The difference between discrimination and belief


Evan Fox


Lately, it seems as if America has become a nation of lines instead of the melting pot it was originally meant to be. When I say lines, I mean people are being separated by different issues. Opinions are becoming actions and those who wish to stay neutral are being forced to a side.

The nation was founded as a place where people can be free from persecution. Originally it was in order to practice religion freely. It soon became about personal freedoms and equal rights for all individuals. Granted, America has fallen short of those ideals and has had to recover from major pitfalls.

Great orators and their quieter counterparts once brought great change and won many victories. The Civil Rights Movement is the most recent one that comes to mind. People were not afraid to strive for change and let their voice be heard. It was a glorious time.

The sad part is, those times seem to be fading.

People are being told what to do. They are forced to put aside their beliefs because individuals take offense. I read an article recently where a man sued his ex-wife because she took her 11-year-old daughter to a “Pink” concert, claiming abuse of parental discretion. The judge threw it out and in his decision mentioned how divorced parents are increasingly using the courts to “referee divorced parents.”

I also read an article about a bakery and florist in two separate areas that were fined for not providing services to homosexual wedding ceremonies, claiming it infringed on the plaintiffs’ basic human rights.
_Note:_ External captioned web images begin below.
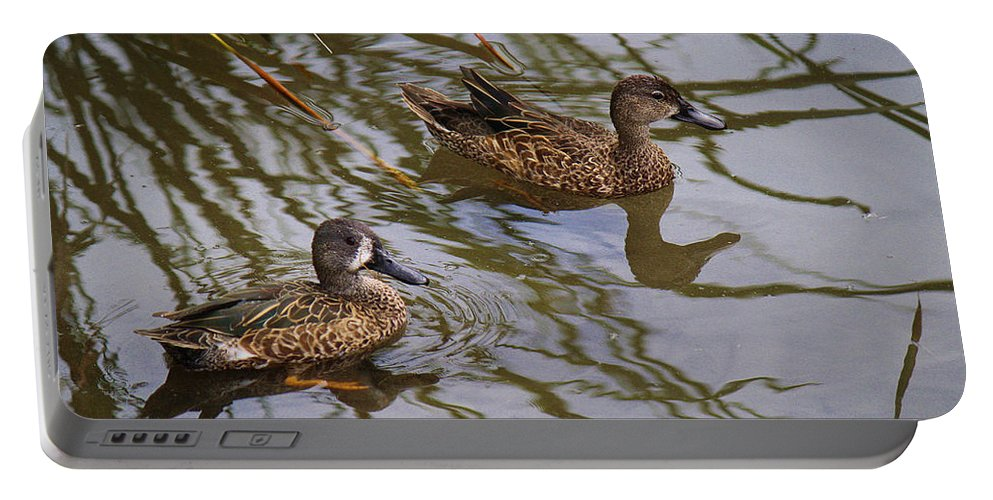Roena King Portable Battery Charger featuring the photograph Mr And Mrs Blue Wing Teal by Roena King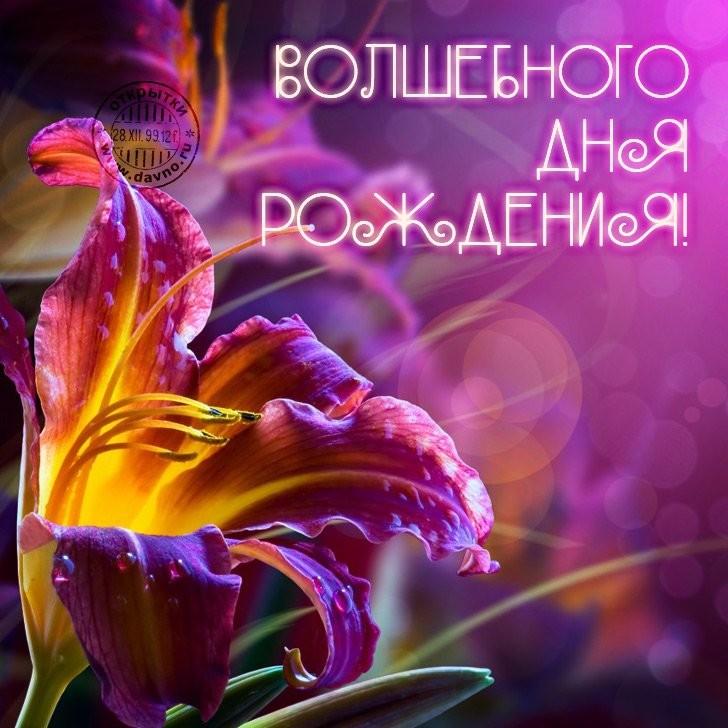 Изображение - Красивые поздравления с днем рождения девушке в открытках S-dnem-rozhdeniya-kartinki-devushke-17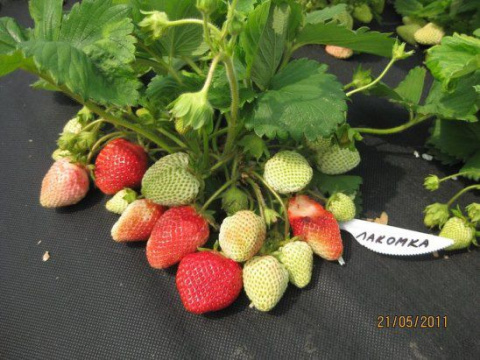 Выращивание земляники под агроволокном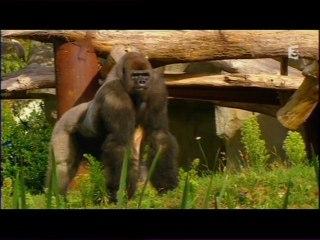 L'espace grands singes du zoo de La Palmyre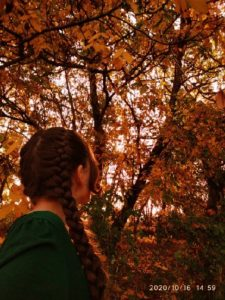 конкурс фотографий осень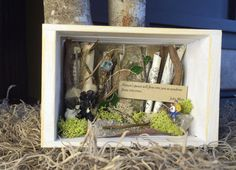 John Muir Shadowbox Gift,  Small Nature Collage, $24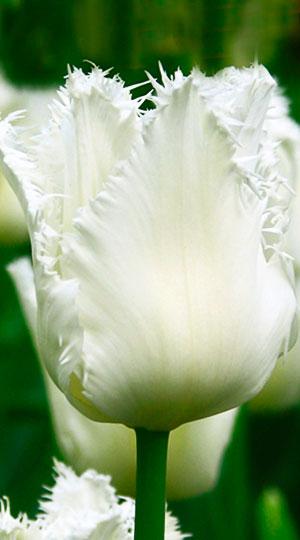 tulipa-daytona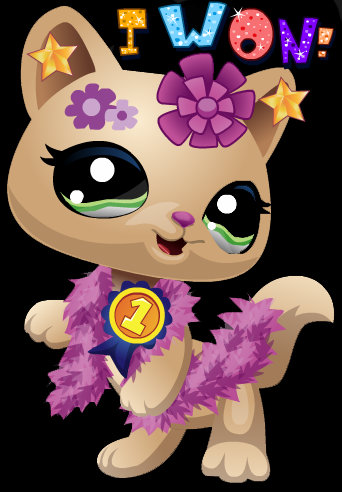Littlest Pet comprar Club wallpaper titled my kitty won the fashion contest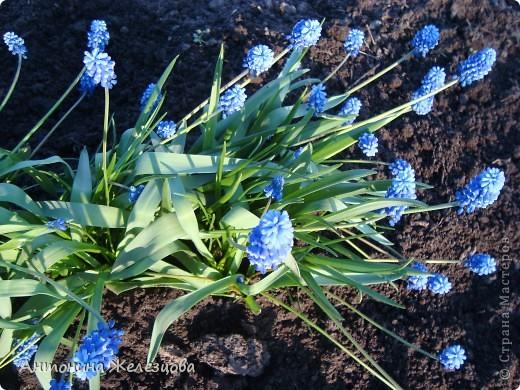 """Примулы. Эти веселые """"колобочки"""" встречают меня, когда я первый раз прихожу в сад-огород после зимы. Крокусы почти всегда отцветают, не дождавшись. фото 10"""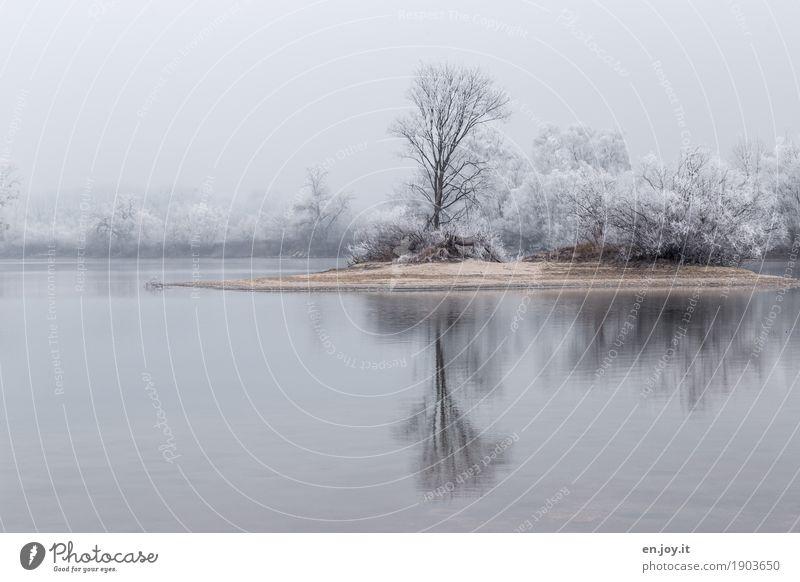 einsame Insel Umwelt Natur Landschaft Pflanze Himmel Winter Eis Frost Schnee Baum Seeufer kalt weiß Traurigkeit Trauer Sehnsucht ruhig träumen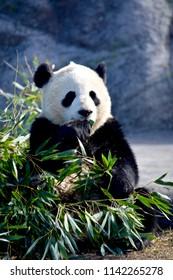 Giant panda feeding on bamboo leaves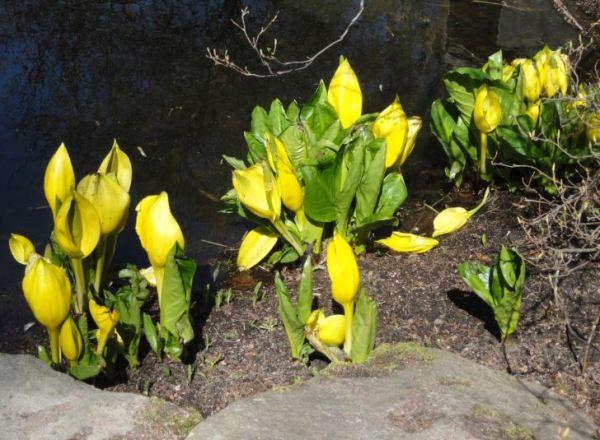 Lysichiton americanus. Botánico. Gotemburgo. Foto R.Puig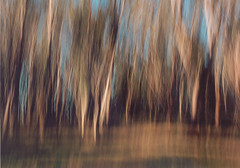 Impressionist Photography / ICM (Cecilia Temperli) Tags: nationalpark logging conservation australia nsw newsouthwales nikonfm2 murrayriver icm rivermurray impressionistphotography riverredgums intentionalcameramovement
To my knowledge, “Pink” isn’t a horrendous influence and the owners of the shops weren’t on a warpath. What was reported was that they provided normal services to homosexuals, but refused to work the ceremonies as it went against their religious views. It was not a Westboro situation. They were calm and apologized, yet now their businesses are in danger due to lawsuits brought against them.

The point I am trying to make is the fact that America has become a nation that sprints straight to the court system when any offense is perceived. What happened to people coming to terms with each other? Where is the discussion?
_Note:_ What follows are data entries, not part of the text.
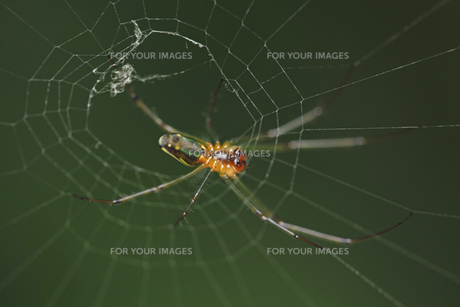 クモの写真素材 [FYI00152672]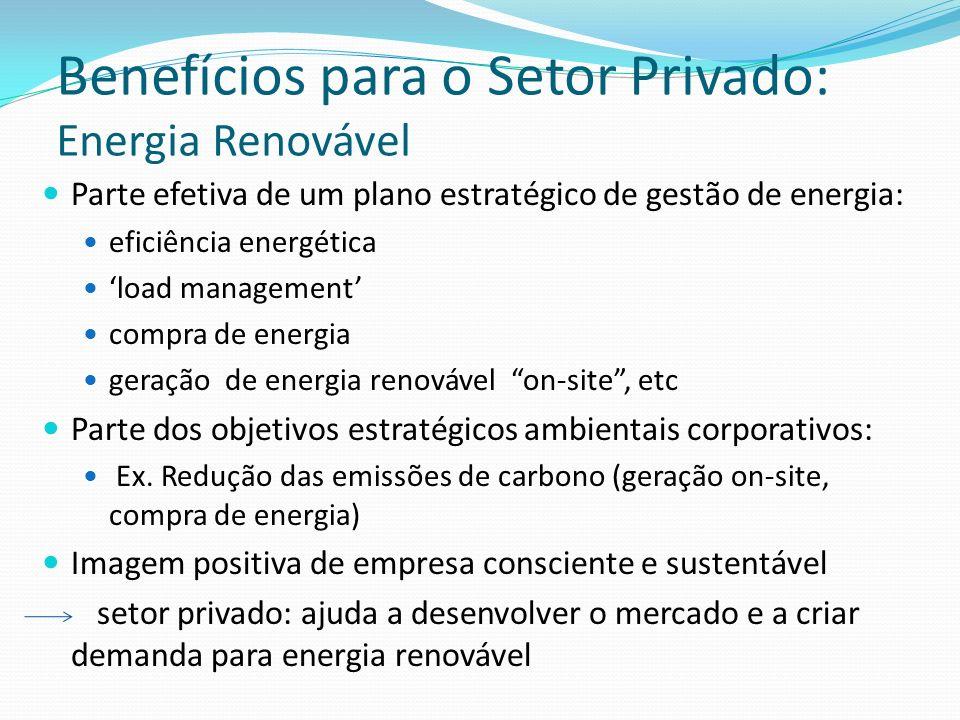 Benefícios para o Setor Privado: Energia Renovável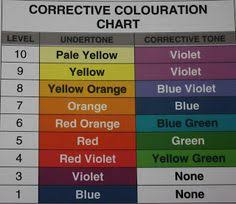 Color Royale Chart 78 Best Hair Color Swatches Images Hair Color Hair Color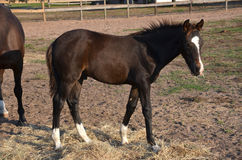 A young bay colt. A baby bay colt with a white blaze standing in a field eating hay Royalty Free Stock Image
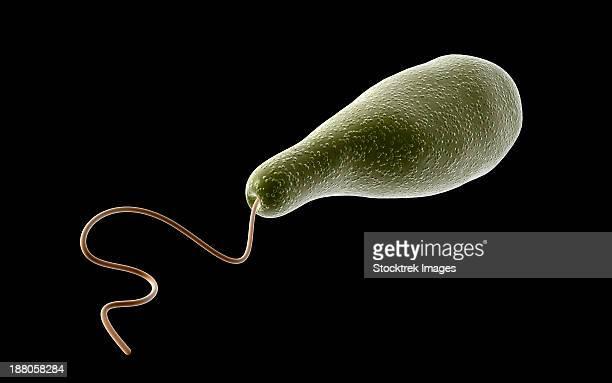 conceptual image of euglena. - model organism stock illustrations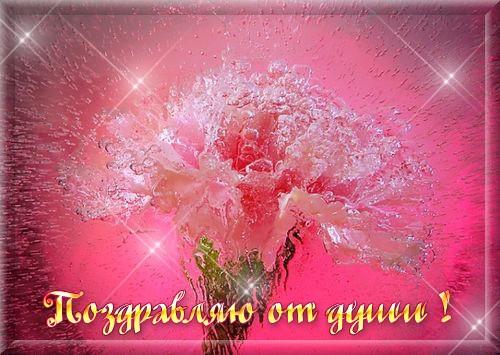 http://hostingkartinok.com/uploads/images/2012/01/04019669d21c5bb04bdd6493a898ba3f.jpg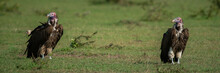 Panorama Of Two Lappet-faced V...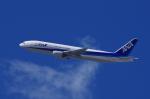 mild lifeさんが、伊丹空港で撮影した全日空 777-281の航空フォト(写真)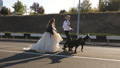 The bride and groom are walking along the highway holding two Dobermans on leashes. The groom is holding a baseball bat. 72968445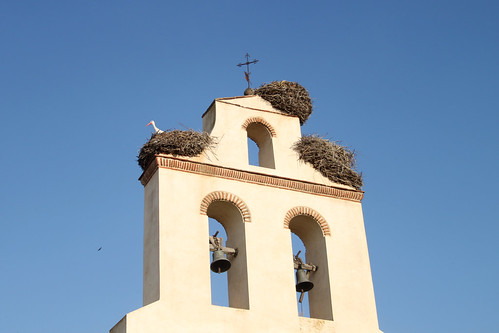 Church Bells and Stork Nests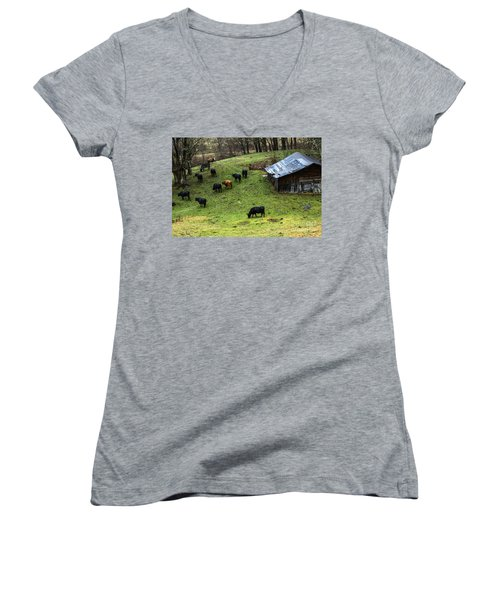 Pasture Field And Cattle Women's V-Neck T-Shirt (Junior Cut) by Thomas R Fletcher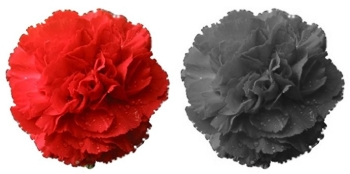 red-carnation1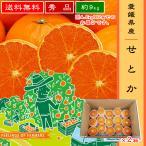 """【せとか 4.5kg×2箱】 愛媛県・宇和島産 """"秀品"""" 送料無料"""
I am not condoning discrimination in any way, but there is a line between discrimination and standing up for your own beliefs. As long as there was not hate-filled speech or an ulterior motive, can a business not refuse service? Will a no shoes, no shirt policy become harassment one day?

All I’m asking for is that people take the time to discuss the issue. Just because a person does not do something does not mean they are automatically bigots or purposefully infringing on someone’s rights.

Take the time to see where a person is coming from and the reasoning behind their actions. Besides, we live in America, the land of capitalism. Where one business refuses, there’s a host of them perfectly willing to serve.

Stand up for what you believe in, but remember that others are simply doing the same.